Одну секунду Лавренко колебался, его тянуло к бильярду, но он удержался.
– Нет, будет… – с грустью ответил он.
Бильярдом сейчас же завладели. Шулера вырывали друг у друга кии, как собаки кости, кричали и ругались. Лавренко, надев пальто и держа шляпу в руке, постоял и тупо посмотрел на сукно бильярда. Потом встряхнулся, надел шляпу и пошел через черный ход. Маркер, думая, что он идет в уборную, поспешно отворил ему дверь. И, чтобы он не догадался, Лавренко и в самом деле пошел туда. Но сейчас же вышел, отворил дверь на вонючую узенькую лестницу и, держась впотьмах за липкие перила, спустился во двор.
Это был маленький четырехугольный дворик, скользкий, грязный, вонючий, как сточный колодец. Вокруг стояли черные стены без окон, резко блестело в черноте какое-то случайно освещенное месяцем железо, и от месяца же одна стена была голубая, с резко очерненным на ней синим силуэтом соседней крыши с ее трубами и флюгерами.
– Федька… порцию бифштекс, – прокричал кто-то с лестнички вниз, в ярко-желтую отворенную дверь кухни, откуда несло чадом и жаром.
Лавренко отодвинулся в тень и стоял молча.
– Слушаю, – отозвался кто-то снизу.

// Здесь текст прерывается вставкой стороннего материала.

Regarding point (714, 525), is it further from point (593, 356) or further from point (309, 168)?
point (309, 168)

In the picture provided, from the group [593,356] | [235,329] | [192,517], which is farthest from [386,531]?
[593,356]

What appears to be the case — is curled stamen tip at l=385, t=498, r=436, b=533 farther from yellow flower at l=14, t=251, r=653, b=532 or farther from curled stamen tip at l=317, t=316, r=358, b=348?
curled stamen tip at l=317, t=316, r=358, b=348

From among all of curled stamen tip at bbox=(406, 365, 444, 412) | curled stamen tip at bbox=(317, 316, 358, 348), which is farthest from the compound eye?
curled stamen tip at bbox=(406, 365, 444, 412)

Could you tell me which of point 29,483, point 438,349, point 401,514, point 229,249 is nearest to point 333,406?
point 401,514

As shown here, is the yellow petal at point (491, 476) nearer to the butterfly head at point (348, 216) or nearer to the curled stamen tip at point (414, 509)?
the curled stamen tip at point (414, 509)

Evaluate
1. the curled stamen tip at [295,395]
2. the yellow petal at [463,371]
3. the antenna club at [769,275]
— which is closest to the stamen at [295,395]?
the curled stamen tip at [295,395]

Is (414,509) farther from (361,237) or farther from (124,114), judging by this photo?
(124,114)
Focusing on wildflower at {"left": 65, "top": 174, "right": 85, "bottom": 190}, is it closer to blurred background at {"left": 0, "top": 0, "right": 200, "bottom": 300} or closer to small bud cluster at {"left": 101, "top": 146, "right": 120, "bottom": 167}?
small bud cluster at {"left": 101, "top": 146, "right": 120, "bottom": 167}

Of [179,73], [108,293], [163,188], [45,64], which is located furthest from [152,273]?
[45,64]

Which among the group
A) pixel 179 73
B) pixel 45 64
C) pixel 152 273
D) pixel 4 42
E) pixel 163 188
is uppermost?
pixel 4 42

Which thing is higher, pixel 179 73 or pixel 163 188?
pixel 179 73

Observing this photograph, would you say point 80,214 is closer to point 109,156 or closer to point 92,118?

Скрипнула дверь на блоке, и все затихло. Далеко, далеко прокричал паровоз:
– Гу-гу-гуу?..
Лавренко поднял глаза к месяцу; тот, как живой, стоял низко над черной и страшной стеной, за которой не чувствовалось жизни. Бриллиантовый рожок блестел ярко и холодно, небо было синее-синее. Лавренко вздрогнул от пробежавшего по спине холода и вынул револьвер. Перед выстрелом он зачем-то долго старался утвердиться на скользкой земле, очевидно облитой помоями, и отшвырнул носком сапога что-то круглое, твердое, как кочан капусты. Ему не было страшно, а только грустно от сознания своего одиночества. Месяц до половины скрылся за черной трубой и зорко смотрел оттуда.
XVIII
Опять за прошедшим днем наступали сумерки, и в дачной местности, с ее игрушечными домиками, тоненькими безлистными деревцами и прозрачными ажурными решеточками, они казались особенно весенними, задумчиво нежными и прозрачными.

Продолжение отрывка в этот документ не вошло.